TASK INPUTS

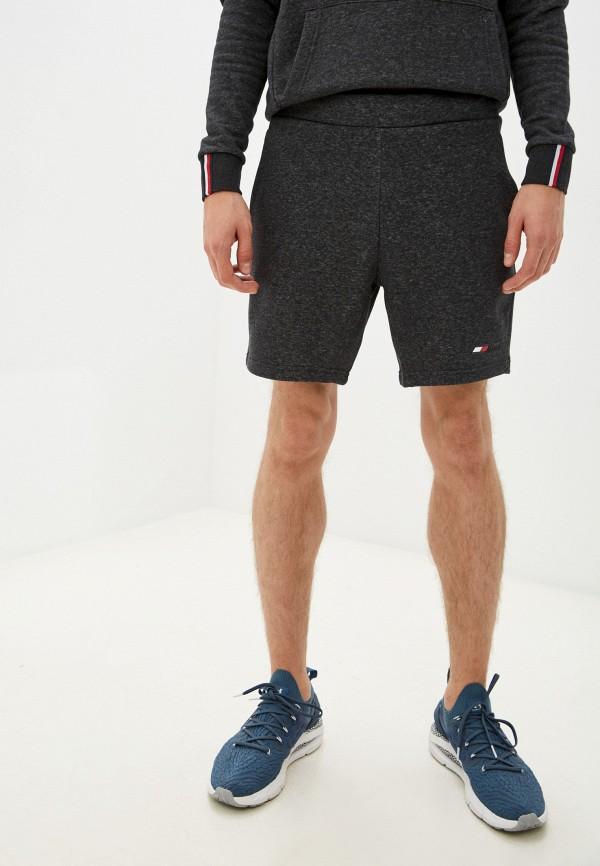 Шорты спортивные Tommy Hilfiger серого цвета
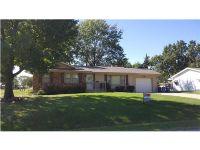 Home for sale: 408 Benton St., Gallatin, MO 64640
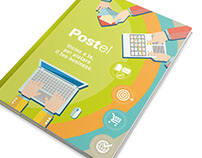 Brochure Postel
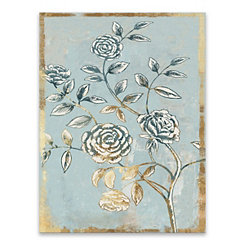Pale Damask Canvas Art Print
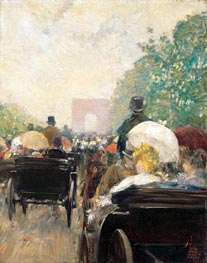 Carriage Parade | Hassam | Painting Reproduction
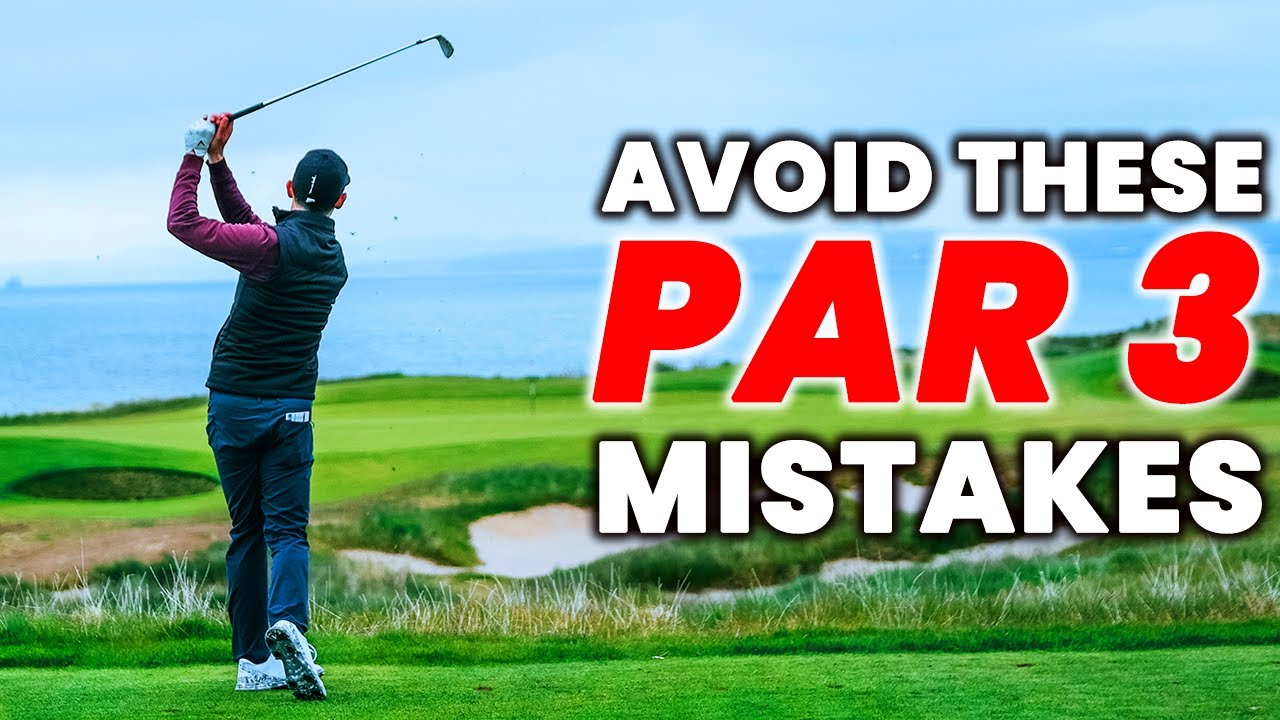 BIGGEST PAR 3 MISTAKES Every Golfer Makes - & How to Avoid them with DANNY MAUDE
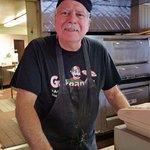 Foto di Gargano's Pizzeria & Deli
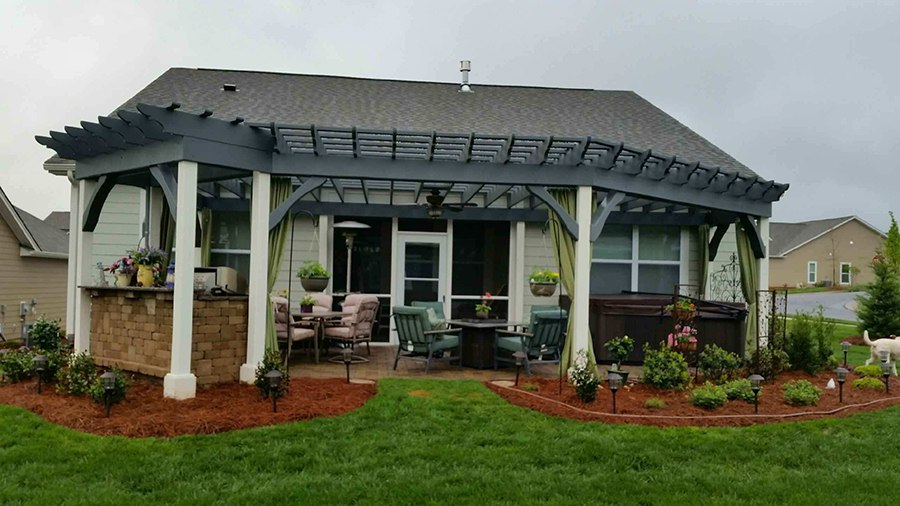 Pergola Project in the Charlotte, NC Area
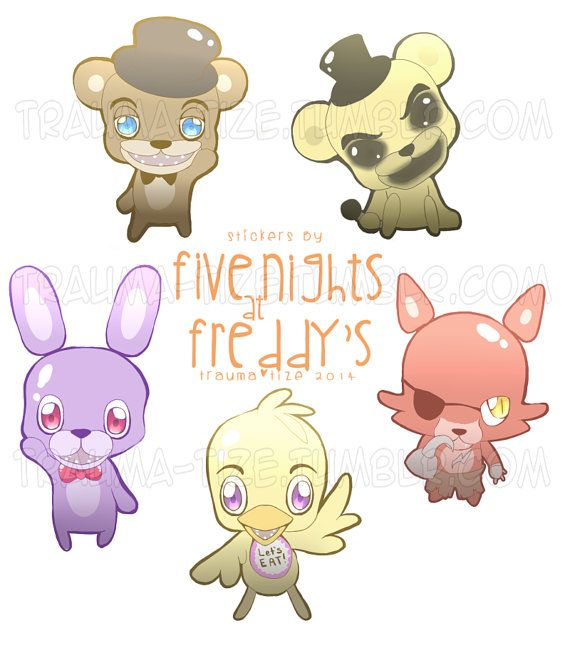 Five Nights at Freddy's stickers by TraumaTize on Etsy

TASK REQUIREMENTS
Once you find the line containing "BIGGEST PAR 3", transcribe it and each line after it to the end of the records exactly, and leave out the pictures.

OUTPUT FOR THIS TASK
 BIGGEST PAR 3 MISTAKES Every Golfer Makes - & How to Avoid them with DANNY MAUDE
 Foto di Gargano's Pizzeria & Deli
 Pergola Project in the Charlotte, NC Area
 Five Nights at Freddy's stickers by TraumaTize on Etsy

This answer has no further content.